I read your “The archaeology of me” with huge delight: it’s saved into iBooks for a periodic reread and savour. It’s such an interesting angle on personal archives and you write wonderfully.
LikeLike
Sue said:
Oh, goodness, Meg….you appear to have quite an archive. The Sue Judd archive is distinctly meagre by comparison! I have elected to get rid of quite a lot of paperwork over time, and have less than perhaps I would like from family members in the past. But I do have items that link me to them, and for me that suffices. And anyway, I consider I still have too much ‘stuff’!
LikeLike
morselsandscraps said:
Oh, I too have too much stuff. And I did throw a lot out, thinking of my kids cleaning up when I shuffle off. But I may need threads to link me to the past before that. My brother has a lot of the family stuff unopened since the clean-up and I occasionally think of asking if I can borrow it for a prowl. Probably a foolish thought, although I think it might involve family trees and family history research.
LikeLiked by 1 person
Sue said:
Oh, don’t give yourself more work, Meg!!
LikeLike
Tish Farrell said:
Oh, Meg. There must be something in the atmosphere, but only today I’ve been considering/confronting my own archive with a mixture of dismay, frustration and irritation. Much of it is in my great grandmother’s second husband’s seaman’s chest – and I wish it wasn’t. I’ve now decided that I need to start reading through it all with a view to serious pruning. All those projects that I planned but have not completed. My only worry is that I do not have sufficient brain RAM left to process the stuff.

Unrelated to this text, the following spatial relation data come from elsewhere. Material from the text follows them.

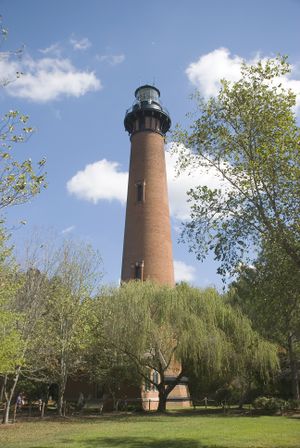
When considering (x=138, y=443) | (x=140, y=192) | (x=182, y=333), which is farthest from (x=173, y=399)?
(x=138, y=443)

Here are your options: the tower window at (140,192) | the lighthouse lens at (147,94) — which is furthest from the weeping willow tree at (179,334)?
the lighthouse lens at (147,94)

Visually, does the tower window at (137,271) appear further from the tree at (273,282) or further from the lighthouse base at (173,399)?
the tree at (273,282)

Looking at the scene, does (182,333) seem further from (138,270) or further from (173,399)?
(173,399)

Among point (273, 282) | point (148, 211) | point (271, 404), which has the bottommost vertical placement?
point (271, 404)

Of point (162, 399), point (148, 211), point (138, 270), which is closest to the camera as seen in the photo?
point (162, 399)

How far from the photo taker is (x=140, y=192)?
32.1 meters

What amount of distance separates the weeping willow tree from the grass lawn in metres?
4.67

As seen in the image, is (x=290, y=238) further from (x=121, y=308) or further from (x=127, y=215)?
(x=127, y=215)

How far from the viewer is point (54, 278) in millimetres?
22578

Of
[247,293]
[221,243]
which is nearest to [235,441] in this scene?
[247,293]

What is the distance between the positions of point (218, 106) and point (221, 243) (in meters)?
4.24

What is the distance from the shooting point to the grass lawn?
459 inches

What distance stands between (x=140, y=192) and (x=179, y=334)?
13.3m

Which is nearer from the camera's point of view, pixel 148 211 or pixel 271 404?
pixel 271 404
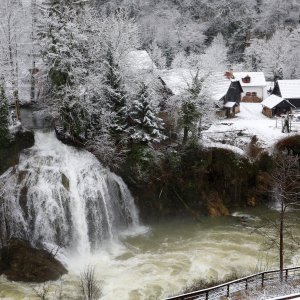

So good luck to both of us in making something of our respective archives ๐
LikeLiked by 1 person
morselsandscraps said:
I’m cowardly. I wasn’t confronting the archive, only cataloging it! At least it’s now vaguely organised, a job from a few years ago. A sea chest sounds a bit irresistible. Have you browsed it before? And I bet you enjoy the thought of pruning plants more. Good luck to both of us indeed! I thought I was the only one with diminished RAM and unfinished projects.
LikeLiked by 3 people
Tish Farrell said:
Oh no you’re not alone. And not only is there the seaman’s chest, but also 3 x 2- drawer filing cabinets. So my stuff is all catalogued too, but how to process it. And do I need to. And can I write to the books I meant to write when I was gathering so much of it – 8 years of Africa newspaper cuttings not the least of it. Graham, who is v.good at cutting mega tasks down to size says I should just spend an hour a day confronting it. So far the contents of the seaman’s chest are spread all over the floor in an attempt to drive me to start. So good luck to both of us indeed.
LikeLiked by 1 person
morselsandscraps said:
Trouble with an hour a day is, once you get going you often get hooked – on either contents or finishing the bloody job!!
LikeLiked by 1 person
Tish Farrell said:
Ah well, getting hooked is OK. The hour a day advice I think was G’s way of getting me started in the first place. No signs of that yet. Soon I will have to hoover the disembowelled contents of the chest…
LikeLike
funnymentalist61 said:
Meg, I was intrigued by your list of archives. How interesting. I look forward to hearing of your results from your time in Melbourne. We will have seen you before then. perhaps my penchant for hoarding of Mum’s letters, and plan to write her ‘Megoirs’ is not such a bad thing. I think you are aware my Mum was affectionately known as ‘Aunty Meg’ in a few quarters. ‘Nuff for now.
LikeLike
morselsandscraps said:
I used to resent having no name of my own after I married. And then I opted for Meg!! Your mum’s letters are worth reading, especially the Ethiopian ones.